A Dublin Student Doctor

It was a rainy, stormy day, and I needed something entertaining to read. I subscribe to Reader’s Digest Select Editions, and I had already read three of the condensed novels, leaving A Dublin Student Doctor by Irish author Patrick Taylor. The book looked too tedious, and tedious wasn’t the kind of story I needed for on a rainy afternoon. Finally, I sighed rather laboriously, and decided to give Dr. Taylor a chance.

One thing that really puts me off on any novel is one-dimensional characters that seem to know nothing, feel nothing, and accomplish little except to exercise the other bland set of characters in the story. To say that I loved Patrick Taylor’s book, is not eloquent enough to give justice to what he did.
A few weeks ago I received an email from a man in Florida who had read one of my books and cobbled a review together that blasted me for creating characters that were too complicated. “Your character was too much of a busybody who spent too much time with his love interest, when he could have been doing something else,” he said. I was not unkind enough to tell this reader that maybe he should read something else by another author, but the thought did cross my mind. I am an old goat that has been around a long time, done most of the things that an ordinary person can do, and I know that real people are very complicated. There was a documentary last year about serial killers. One thing that was surprising to many, but not to me was the revelation that many of these criminals were loving family men; good fathers, considerate toward their wives, and enjoyable to be around.

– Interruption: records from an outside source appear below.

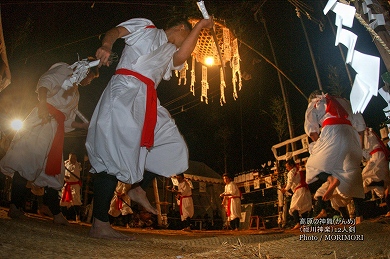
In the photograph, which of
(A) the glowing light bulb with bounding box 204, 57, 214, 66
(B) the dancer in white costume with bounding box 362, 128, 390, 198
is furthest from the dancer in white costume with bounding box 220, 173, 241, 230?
(B) the dancer in white costume with bounding box 362, 128, 390, 198

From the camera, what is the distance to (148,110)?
7.95ft

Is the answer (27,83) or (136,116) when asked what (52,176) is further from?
(27,83)

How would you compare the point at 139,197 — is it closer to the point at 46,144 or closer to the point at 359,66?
the point at 46,144

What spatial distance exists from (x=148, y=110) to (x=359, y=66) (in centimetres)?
153

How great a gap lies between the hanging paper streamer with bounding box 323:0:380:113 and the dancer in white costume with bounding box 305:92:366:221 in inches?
121

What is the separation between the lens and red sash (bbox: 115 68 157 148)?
7.79ft

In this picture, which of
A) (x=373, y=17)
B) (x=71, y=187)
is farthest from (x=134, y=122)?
(x=71, y=187)

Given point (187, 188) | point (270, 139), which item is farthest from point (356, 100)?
point (270, 139)

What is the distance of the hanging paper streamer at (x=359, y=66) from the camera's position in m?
1.39

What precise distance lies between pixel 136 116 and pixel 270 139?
17.5m

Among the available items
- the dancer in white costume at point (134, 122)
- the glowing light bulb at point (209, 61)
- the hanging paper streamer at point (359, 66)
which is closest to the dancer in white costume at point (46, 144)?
the dancer in white costume at point (134, 122)

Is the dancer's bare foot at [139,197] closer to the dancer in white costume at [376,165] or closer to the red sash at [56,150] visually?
the red sash at [56,150]

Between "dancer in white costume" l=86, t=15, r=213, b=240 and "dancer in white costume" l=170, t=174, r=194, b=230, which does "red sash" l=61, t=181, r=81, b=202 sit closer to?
"dancer in white costume" l=170, t=174, r=194, b=230

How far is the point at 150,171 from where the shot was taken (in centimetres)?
273
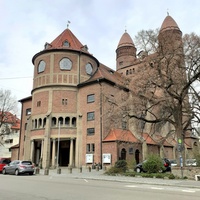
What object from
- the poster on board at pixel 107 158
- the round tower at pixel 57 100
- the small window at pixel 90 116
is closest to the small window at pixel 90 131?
the small window at pixel 90 116

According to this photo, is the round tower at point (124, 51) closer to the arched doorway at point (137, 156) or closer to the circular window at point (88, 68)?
the circular window at point (88, 68)

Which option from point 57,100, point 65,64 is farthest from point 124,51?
point 57,100

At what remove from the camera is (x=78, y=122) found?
37250 mm

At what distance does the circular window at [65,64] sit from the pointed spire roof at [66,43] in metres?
2.38

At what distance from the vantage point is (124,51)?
6600cm

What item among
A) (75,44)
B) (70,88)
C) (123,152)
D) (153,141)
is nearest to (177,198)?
(123,152)

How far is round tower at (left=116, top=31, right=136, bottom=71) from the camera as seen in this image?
65375 millimetres

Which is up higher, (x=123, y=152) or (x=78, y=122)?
(x=78, y=122)

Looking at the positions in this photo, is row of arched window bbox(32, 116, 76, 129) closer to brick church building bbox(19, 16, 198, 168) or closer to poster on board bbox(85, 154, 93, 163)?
brick church building bbox(19, 16, 198, 168)

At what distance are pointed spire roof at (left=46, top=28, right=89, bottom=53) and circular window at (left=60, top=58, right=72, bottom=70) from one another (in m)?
2.38

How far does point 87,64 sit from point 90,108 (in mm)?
8723

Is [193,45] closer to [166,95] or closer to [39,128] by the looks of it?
[166,95]

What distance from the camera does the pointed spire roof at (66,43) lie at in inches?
1642

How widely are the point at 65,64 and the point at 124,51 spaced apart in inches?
1184
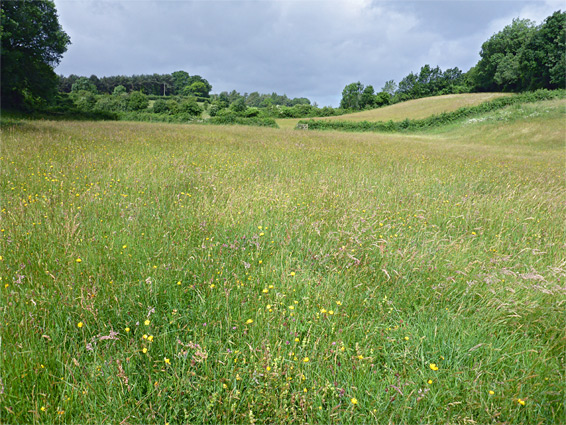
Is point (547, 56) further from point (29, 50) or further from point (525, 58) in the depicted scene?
point (29, 50)

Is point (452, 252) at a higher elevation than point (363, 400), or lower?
higher

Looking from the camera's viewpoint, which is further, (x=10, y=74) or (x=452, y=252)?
(x=10, y=74)

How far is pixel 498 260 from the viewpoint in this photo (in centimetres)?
287

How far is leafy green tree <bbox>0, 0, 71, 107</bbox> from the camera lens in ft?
69.8

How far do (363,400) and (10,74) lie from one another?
33153 mm

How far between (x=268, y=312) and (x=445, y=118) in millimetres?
42570

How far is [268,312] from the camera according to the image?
6.57ft

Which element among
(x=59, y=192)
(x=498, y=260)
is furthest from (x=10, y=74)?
(x=498, y=260)

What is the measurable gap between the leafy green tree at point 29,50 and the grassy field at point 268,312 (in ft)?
87.7

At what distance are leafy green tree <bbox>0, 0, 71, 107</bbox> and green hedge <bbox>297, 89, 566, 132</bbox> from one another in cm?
3083

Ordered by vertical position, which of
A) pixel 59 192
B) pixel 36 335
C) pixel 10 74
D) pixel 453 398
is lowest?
pixel 453 398

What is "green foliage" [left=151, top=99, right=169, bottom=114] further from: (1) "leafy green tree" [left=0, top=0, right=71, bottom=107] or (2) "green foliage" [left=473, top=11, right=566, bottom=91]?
(2) "green foliage" [left=473, top=11, right=566, bottom=91]

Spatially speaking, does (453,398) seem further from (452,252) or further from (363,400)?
(452,252)

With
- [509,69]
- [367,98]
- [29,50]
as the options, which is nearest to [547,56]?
[509,69]
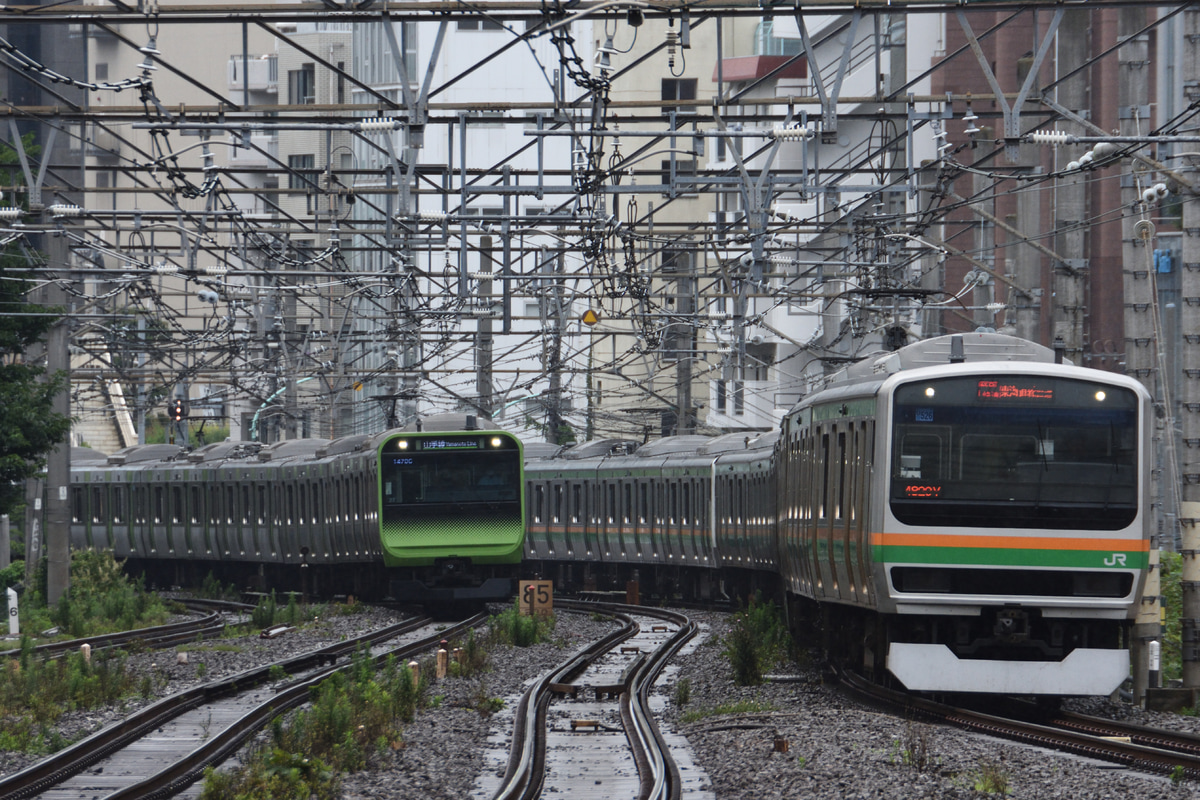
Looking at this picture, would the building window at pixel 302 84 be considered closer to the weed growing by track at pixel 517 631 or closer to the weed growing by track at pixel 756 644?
the weed growing by track at pixel 756 644

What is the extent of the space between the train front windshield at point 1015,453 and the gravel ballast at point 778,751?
1.68 metres

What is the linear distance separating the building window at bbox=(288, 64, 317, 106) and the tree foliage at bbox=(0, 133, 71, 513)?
134 feet

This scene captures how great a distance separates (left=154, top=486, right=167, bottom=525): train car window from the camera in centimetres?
4041

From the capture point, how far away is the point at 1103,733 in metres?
12.5

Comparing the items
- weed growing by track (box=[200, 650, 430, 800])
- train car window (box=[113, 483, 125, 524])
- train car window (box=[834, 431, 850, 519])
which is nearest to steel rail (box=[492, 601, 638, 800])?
weed growing by track (box=[200, 650, 430, 800])

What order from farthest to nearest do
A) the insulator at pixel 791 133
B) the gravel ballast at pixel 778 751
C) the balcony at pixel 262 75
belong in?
1. the balcony at pixel 262 75
2. the insulator at pixel 791 133
3. the gravel ballast at pixel 778 751

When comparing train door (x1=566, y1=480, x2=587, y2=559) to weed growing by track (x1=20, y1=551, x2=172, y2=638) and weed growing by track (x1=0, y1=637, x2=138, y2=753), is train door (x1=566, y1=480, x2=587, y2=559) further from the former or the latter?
weed growing by track (x1=0, y1=637, x2=138, y2=753)

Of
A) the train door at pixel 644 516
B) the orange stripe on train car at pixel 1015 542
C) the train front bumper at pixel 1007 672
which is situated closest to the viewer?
the orange stripe on train car at pixel 1015 542

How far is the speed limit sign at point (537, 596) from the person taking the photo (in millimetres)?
26703

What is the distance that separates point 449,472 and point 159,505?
51.3 ft

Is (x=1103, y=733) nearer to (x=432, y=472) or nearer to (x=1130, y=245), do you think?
(x=1130, y=245)

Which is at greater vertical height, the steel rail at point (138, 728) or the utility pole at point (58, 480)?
the utility pole at point (58, 480)

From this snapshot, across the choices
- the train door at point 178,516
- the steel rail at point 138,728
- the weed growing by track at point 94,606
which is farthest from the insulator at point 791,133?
the train door at point 178,516

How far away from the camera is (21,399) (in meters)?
28.9
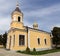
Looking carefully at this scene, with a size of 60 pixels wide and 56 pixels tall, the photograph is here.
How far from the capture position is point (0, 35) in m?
51.6

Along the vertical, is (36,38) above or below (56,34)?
below

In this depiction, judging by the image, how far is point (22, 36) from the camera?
28.6 metres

People are many-dimensional, and it should be reflected in the author’s story. Regardless of how dedicated, busy, complicated, lovable, or depraved a person is, they have someone they love. I love complicated fiction where the characters are many things to many people and their lives are complex, fought with danger, periods of happiness, and frustration. Or to put it another way, I love stories that entertain me, challenge me, and teach me a little of what life is all about. It is the kind of novels I write, and I hope it is the kind of stories you like to read. Enough for now, I need to get back to my latest novel.